**Extrait:**
╔══

Une fois que nous n’avions plus de légumes frais (au milieu de la seconde semaine), nous avons commencé à entamer nos conserves de légumes, accompagnées d’un œuf au plat par exemple ou de semoule. Finalement, on aura mangé qu’une seule conserve plat préparé de tout le voyage : des raviolis le dernier midi ! On allait arriver quelques heures plus tard et c’était plus par flemme que parce que nous n’avions rien d’autres ^^

A côté des repas, on a bien aimé se faire quelques petits goûters ou en-cas de nuits (même si on n’avais pas forcément faim, ça occupe et ça remonte le moral de grignoter pendant un quart). Fruits, yaourts, biscuits, gâteaux à la banane, crêpes à la confiture, on s’est fait plaisir ! Bon, pas de Nutella à bord, quel dommage… (mais ça ne semblait pas exister au Cap-Vert).

 

  1. Comment on trace sa route ?

Damien : En théorie traversée l’Atlantique d’est en ouest est simple, et se passe dans des conditions confortables. En effet les alizés partent du Cap-Vert pour rejoindre les Caraïbes, comme nous, et le courant du Gulf Stream fait la même route et nous sert de tapis roulant. La saison des alizés débute généralement fin novembre pour s’établir plus sérieusement vers janvier et forcir légèrement. Comme nous voulions traverser fin novembre, pour arriver au plus tôt après la période cyclonique aux Caraïbes, on pouvait s’attendre à des trous dans cet alizé, formant de vastes zones de pétole (sans vent).

╚══

**Données fournies:**

╔══

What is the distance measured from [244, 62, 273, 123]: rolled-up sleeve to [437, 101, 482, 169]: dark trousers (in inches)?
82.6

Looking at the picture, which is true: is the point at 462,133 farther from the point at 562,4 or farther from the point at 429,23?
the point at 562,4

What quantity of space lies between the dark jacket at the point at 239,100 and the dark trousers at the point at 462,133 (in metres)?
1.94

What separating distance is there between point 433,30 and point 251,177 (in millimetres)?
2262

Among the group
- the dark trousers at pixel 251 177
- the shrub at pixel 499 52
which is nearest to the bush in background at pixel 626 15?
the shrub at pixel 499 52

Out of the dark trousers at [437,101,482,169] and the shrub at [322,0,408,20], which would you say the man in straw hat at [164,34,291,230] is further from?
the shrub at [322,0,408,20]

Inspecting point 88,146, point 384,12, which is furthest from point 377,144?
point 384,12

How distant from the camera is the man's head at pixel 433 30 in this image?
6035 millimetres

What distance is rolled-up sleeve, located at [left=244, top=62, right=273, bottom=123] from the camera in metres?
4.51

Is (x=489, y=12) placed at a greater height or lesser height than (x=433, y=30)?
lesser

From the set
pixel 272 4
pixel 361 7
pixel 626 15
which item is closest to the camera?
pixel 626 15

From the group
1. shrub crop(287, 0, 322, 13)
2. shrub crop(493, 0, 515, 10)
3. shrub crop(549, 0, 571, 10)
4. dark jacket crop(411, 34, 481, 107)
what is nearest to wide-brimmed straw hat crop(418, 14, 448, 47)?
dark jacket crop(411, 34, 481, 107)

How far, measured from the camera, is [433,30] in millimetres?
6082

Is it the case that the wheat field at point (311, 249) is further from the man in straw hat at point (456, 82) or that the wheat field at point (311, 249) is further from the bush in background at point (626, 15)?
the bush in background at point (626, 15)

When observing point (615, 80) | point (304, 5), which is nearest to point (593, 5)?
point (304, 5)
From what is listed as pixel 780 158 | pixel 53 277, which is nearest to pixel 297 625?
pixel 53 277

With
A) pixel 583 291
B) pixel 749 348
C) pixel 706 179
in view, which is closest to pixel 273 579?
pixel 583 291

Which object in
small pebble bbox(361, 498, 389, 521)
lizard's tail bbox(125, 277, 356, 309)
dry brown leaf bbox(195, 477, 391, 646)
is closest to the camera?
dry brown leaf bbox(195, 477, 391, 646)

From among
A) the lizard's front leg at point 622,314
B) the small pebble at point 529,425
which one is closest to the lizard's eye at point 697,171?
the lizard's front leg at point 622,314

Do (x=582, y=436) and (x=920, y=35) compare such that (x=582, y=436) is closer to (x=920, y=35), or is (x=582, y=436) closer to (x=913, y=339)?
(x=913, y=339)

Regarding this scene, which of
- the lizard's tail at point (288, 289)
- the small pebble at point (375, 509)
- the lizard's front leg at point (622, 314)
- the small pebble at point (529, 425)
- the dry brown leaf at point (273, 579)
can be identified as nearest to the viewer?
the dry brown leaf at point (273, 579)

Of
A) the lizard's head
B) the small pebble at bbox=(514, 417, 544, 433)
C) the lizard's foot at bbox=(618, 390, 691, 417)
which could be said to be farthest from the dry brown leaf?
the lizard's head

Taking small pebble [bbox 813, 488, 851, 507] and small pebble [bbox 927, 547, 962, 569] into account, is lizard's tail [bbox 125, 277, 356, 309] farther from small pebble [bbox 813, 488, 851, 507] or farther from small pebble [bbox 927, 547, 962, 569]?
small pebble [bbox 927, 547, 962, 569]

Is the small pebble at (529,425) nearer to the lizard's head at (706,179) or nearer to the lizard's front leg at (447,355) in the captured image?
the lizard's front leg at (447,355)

╚══

**Consigne:** Poursuivez le récit de traversée de l'Atlantique à partir de sa dernière phrase. Les lignes n'ont aucun lien avec le récit de traversée.

**Réponse:**
Et c’est exactement ce qui c’est passé à la date que nous avions initialement choisie pour partir (le 23 novembre), il nous a fallu prendre notre mal en patience et attendre le dimanche 26 pour que le vent stable se réinstalle et que l’on est une bonne prévision météo pour les 10 jours à venir. C’est donc au portant que se déroule toute la transat dans des vents de 10 à 25 nœuds (30 sous certains grains). On a porté le spi les 2 premiers jours puis l’option grand voile et génois en ciseau (tangonné) s’est révélé être la plus conciliante avec le renforcement du vent et la quiétude de l’équipage pendant les quarts. On a donc très peu manœuvré, 2 empannages afin de faire de la route vers le sud pour aller chercher une zone de vent un peu plus soutenu, et réduire ou renvoyer de la toile pour suivre les conditions et ne pas en exiger trop de Manwë.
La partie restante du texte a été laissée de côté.